The present invention relates to a method for culturing anaerobic bacteria. More details: dithionite, sodium bicarbonate,
An oxygen scavenger containing sodium carbonate and water and a medium inoculated with anaerobic bacteria are placed in a sealed container, and cultured within 5 hours at an oxygen concentration of 0.1% or less and a carbon dioxide concentration of 5 to 20%. The present invention relates to a method for culturing anaerobic bacteria, which is characterized by the following. Bacteria are classified into (1) obligate aerobes, (2) facultative anaerobes, and (3) obligate anaerobes based on their oxygen requirements. Among these obligate anaerobes, Clostridium botulinum , Clostridium perfringens , and other food-poisoning bacteria, and in recent years, anaerobic bacterial culture methods have been attracting attention as part of research methods from the standpoint of prevention or as pathogen testing methods. However, culturing of anaerobic bacteria has conventionally required special instruments and devices, and operation has required considerable skill. Conventional methods include (1) multilayer method, (2) multilayer solid medium culture method, (3) air displacement method, (4) chemical oxygen absorption method, (5)
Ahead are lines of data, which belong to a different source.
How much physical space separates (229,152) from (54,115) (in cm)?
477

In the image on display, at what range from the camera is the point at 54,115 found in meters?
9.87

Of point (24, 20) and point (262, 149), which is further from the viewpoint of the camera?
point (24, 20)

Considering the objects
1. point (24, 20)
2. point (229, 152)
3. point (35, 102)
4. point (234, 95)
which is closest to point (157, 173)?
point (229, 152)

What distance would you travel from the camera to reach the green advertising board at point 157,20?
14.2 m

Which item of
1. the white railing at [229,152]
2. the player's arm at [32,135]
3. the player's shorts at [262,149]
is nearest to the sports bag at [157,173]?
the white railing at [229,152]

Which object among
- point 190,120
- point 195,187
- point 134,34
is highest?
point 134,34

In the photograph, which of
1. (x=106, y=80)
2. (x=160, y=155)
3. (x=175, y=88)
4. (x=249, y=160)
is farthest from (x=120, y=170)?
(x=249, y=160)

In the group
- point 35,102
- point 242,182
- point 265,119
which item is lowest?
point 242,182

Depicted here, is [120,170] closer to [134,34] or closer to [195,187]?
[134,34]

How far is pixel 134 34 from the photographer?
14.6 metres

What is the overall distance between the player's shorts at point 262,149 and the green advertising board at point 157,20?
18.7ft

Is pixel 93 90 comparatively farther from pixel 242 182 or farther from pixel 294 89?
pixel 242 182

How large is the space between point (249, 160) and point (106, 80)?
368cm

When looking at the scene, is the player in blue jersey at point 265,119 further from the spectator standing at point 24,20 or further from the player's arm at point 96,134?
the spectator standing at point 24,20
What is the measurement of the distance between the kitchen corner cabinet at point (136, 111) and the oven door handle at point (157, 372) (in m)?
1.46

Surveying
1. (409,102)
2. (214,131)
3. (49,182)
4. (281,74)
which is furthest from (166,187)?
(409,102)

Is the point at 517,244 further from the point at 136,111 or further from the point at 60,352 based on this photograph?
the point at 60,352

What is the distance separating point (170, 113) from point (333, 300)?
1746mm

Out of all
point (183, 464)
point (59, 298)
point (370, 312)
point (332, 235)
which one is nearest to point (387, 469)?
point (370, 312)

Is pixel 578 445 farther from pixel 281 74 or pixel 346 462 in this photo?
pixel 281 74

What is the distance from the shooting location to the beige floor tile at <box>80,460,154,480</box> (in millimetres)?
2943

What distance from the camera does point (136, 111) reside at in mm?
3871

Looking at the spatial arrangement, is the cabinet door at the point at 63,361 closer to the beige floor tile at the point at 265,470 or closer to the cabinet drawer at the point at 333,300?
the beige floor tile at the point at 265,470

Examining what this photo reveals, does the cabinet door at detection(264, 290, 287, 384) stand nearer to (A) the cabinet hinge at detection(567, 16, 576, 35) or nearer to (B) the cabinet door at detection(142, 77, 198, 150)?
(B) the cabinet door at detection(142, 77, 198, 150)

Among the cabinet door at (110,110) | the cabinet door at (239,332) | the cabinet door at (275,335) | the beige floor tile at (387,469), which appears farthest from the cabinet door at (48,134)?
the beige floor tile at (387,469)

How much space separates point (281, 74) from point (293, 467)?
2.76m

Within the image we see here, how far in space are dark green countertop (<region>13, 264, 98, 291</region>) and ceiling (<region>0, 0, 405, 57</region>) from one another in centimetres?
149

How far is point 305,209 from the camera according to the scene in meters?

There are methods such as adding a reducing agent etc. to the culture medium and (6) biological methods, but all of these methods require complicated operations to create an anaerobic atmosphere. Of (4), the most commonly used method is the gas pack method.The principle is to generate hydrogen gas and carbon dioxide gas by a chemical method, and to react the hydrogen with oxygen in a container using a palladium metal catalyst. This creates an anaerobic state. However, this method involves the generation of flammable hydrogen gas, and even after oxygen removal, 10% of hydrogen gas remains, which is dangerous.
Disadvantages include the catalyst temperature reaching a high temperature of 100°C or higher, the need to regenerate the catalyst, and poor economic efficiency. A possible solution to these drawbacks is to use an oxygen scavenger to remove oxygen. However, many anaerobic bacteria require carbon dioxide gas for their growth, and simply using an oxygen scavenger is not sufficient as a method for culturing anaerobic bacteria. The present invention overcomes these drawbacks.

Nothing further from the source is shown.